La hure de Machiavel
Des lapins, on en trouve plein les fourrés de Watership Down (1972) de l’Anglais Richard Adams (M. Toussaint-Louverture) qui, près d’un siècle après Kenneth Grahame, inventa lui aussi un roman à l’usage de sa progéniture. Dans le même genre épique que son prédécesseur mais avec des accents sociopolitiques, il imagina une épopée lapine où un Étienne Cabet à fourrure s’opposait à un tyranneau à moustaches. On ne peut s’empêcher de penser à La Ferme des animaux (1945)de George Orwell, dont une étonnante version sous forme de bande dessinée vient de paraître à l’enseigne de l’Échappée. Rien de nouveau sous le soleil, dira-t-on, et cependant… Cette version-ci a été éditée par la CIA, convaincue qu’elle nuisait au communisme durant la guerre froide. Il n’y a entre le lapin fasciste, l’âne bâté et le dictateur soviétique qu’une feuille de papier à cigarette. Mais l’animal ne fume pas, même de l’herbe.
Ânes et bisons
Les bestiaires de Jules Renard, Robert Desnos, Franc-Nohain (copié par Jacques Roubaud) ont abreuvé nos jeunesses de paraboles animalières et poilues (le poisson ne fait généralement pas d’effet sur le papier). En souvenir de sa lutte avec l’ange, l’Homme ne cesse de raconter sa lutte contre la bête qu’il croit devoir combattre, fût-elle petite. Ici, Manuel Arroyo-Stephens, grand libraire spécialisé dans le commerce des revues rares de la guerre d’Espagne, raconte les corridas mythiques qu’il a partagées avec José Bergamín (Parmi les cendres, La Table Ronde) ; là, l’Américain John Williams propose une chasse aux bisons mirifique dans une vallée isolée digne de Shangri-là (Butcher’s Crossing, traduit par Jessica Shapiro, Piranha). On en profite pour noter qu’en 1922 la Société américaine d’histoire naturelle comptait huit millions de chasseurs de « grands animaux » à travers le monde… on peut parier qu’elle ne comptait pas un seul écrivain expérimental comme le musicologue Jacques Amblard, dont le roman polychromique Noé est destiné aux amateurs d’étrangetés à plusieurs voix (éditions MF).

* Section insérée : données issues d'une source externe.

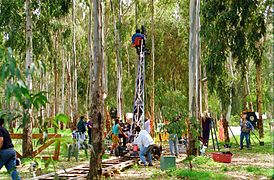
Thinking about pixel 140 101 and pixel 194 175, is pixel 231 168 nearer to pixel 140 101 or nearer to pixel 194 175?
pixel 194 175

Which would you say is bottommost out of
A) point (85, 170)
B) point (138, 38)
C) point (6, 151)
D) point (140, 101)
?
point (85, 170)

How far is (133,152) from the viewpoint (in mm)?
15727

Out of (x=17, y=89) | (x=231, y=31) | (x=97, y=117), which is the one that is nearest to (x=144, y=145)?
(x=97, y=117)

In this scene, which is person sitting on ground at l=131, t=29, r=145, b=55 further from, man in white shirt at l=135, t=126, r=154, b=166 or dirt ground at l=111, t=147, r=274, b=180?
man in white shirt at l=135, t=126, r=154, b=166

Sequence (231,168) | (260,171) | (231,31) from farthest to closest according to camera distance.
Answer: (231,31) → (231,168) → (260,171)

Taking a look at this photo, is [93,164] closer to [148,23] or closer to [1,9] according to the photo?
[1,9]

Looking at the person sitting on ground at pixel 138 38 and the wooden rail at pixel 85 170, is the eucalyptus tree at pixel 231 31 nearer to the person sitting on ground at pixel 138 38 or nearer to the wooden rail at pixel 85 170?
the person sitting on ground at pixel 138 38

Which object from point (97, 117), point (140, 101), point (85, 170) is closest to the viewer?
point (97, 117)

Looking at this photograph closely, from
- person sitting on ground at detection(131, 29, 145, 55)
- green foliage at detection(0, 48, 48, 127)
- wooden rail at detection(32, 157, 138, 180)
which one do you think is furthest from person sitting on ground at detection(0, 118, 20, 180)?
person sitting on ground at detection(131, 29, 145, 55)

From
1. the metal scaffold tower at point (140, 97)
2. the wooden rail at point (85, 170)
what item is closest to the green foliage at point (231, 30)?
the metal scaffold tower at point (140, 97)

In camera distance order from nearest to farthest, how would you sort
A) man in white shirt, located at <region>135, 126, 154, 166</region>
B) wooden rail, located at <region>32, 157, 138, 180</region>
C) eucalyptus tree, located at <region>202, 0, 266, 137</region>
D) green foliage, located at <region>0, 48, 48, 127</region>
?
green foliage, located at <region>0, 48, 48, 127</region>
wooden rail, located at <region>32, 157, 138, 180</region>
man in white shirt, located at <region>135, 126, 154, 166</region>
eucalyptus tree, located at <region>202, 0, 266, 137</region>

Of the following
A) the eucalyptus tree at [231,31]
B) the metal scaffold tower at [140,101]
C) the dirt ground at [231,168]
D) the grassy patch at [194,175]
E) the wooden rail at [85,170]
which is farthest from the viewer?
the metal scaffold tower at [140,101]

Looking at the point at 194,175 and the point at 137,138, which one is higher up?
the point at 137,138

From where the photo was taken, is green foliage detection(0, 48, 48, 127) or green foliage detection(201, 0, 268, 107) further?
green foliage detection(201, 0, 268, 107)
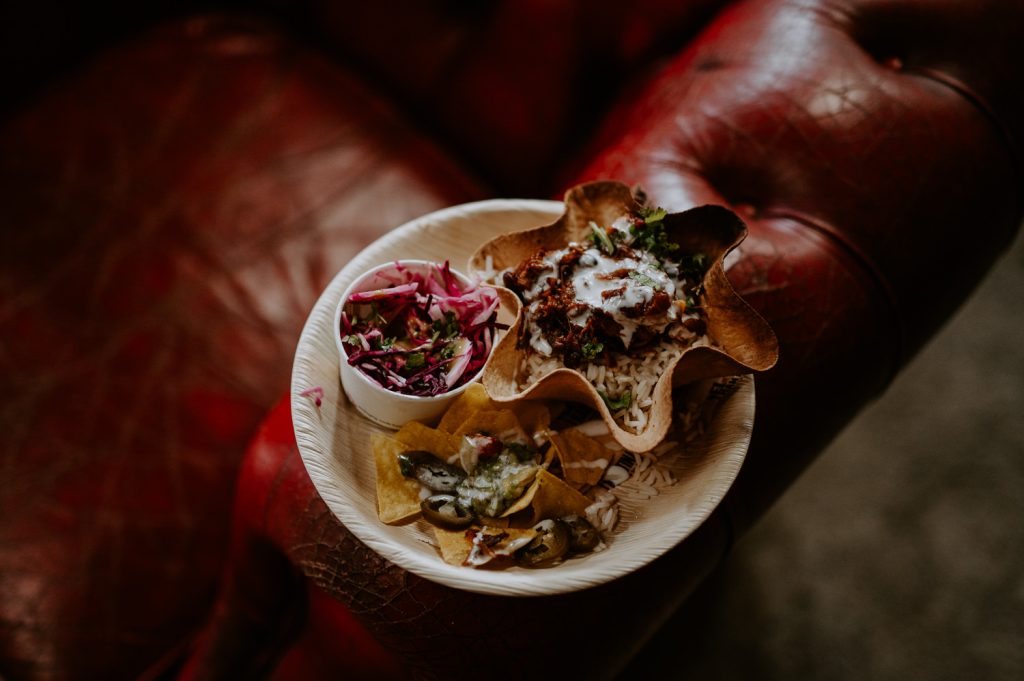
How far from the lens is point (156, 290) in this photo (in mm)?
1521

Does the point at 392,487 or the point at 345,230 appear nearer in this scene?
the point at 392,487

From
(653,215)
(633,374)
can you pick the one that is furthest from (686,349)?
(653,215)

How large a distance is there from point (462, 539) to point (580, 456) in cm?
19

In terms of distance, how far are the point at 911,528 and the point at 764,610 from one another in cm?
51

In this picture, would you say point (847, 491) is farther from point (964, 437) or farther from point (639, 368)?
point (639, 368)

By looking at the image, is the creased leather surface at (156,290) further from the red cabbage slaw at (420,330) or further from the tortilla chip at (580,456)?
the tortilla chip at (580,456)

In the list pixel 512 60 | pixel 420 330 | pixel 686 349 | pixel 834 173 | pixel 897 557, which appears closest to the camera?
pixel 686 349

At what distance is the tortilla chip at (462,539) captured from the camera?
0.91m

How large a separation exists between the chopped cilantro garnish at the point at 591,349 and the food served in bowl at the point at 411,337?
0.46 feet

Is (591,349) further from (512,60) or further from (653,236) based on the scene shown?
(512,60)

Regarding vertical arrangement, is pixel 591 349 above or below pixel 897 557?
above

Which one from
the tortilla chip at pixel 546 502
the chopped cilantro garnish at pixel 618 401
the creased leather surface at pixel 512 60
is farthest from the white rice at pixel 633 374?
the creased leather surface at pixel 512 60

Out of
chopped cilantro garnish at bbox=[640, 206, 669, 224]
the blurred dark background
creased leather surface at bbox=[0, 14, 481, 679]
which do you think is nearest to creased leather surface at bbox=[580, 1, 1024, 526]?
chopped cilantro garnish at bbox=[640, 206, 669, 224]

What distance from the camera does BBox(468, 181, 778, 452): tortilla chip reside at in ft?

L’animal y est omniprésent, stupéfiant médiateur, en toutes lettres ou en icônes.
Safari Paris
Il y a des animaux partout, en particulier dans les grandes villes. La Vie sauvage à Paris (La Martinière), un album du réalisateur Frédéric Fougea, le montre en même temps que son film documentaire, La Plus Belle Ville du monde. Ce n’est pas une illusion : les ragondins, faucons pèlerins, bombyx, corneilles, silures, canards, abeilles, oies cendrées et grues foisonnent. Les renards paradent presque, fouettant l’air des rues de leur queue en panache. La journaliste Catherine Sauvat décrit cette étonnante intrusion de la nature au cœur de l’urbanité. Y aurait-il aussi des loups dans nos villes ? On raconte qu’ils avanceraient masqués. Comme les rats –dont la population parisienne a explosé ces derniers temps – savent se faire discrets…
Canin
Si le chat peut être secret et casanier, le chien a besoin de tâter du bitume. Il est d’ailleurs un excellent prétexte à sorties pour son propriétaire. Nul besoin d’aller acheter des cigarettes, on sort le chien. Et on partage beaucoup avec ce complice. Le malicieux François Caradec avait dressé un magnifique tableau de sa transsubstantiation dans Nous deux mon chien, portrait d’artiste (Horay, 1992). Avant lui, Léon Cladel, Marie Bonaparte, Paul Achard ou Edmond Haraucourt avaient relaté l’intensité de leur relation affective avec un chien. En composant le récit de la vie d’un animal de cirque fugueur, Francis Jammes, le poète d’Asparren, avait donné lui aussi une personnalité pétillante à son Pipe, chien (L’Éveilleur), « prolétaire sans prétentions, bâtard à coup sûr », qui « aurait pu être auteur, car il ne savait ni lire ni écrire ». Ce « boulogne ordinaire du boucher » est aussi attachant que le caméléon de Francis de Miomandre.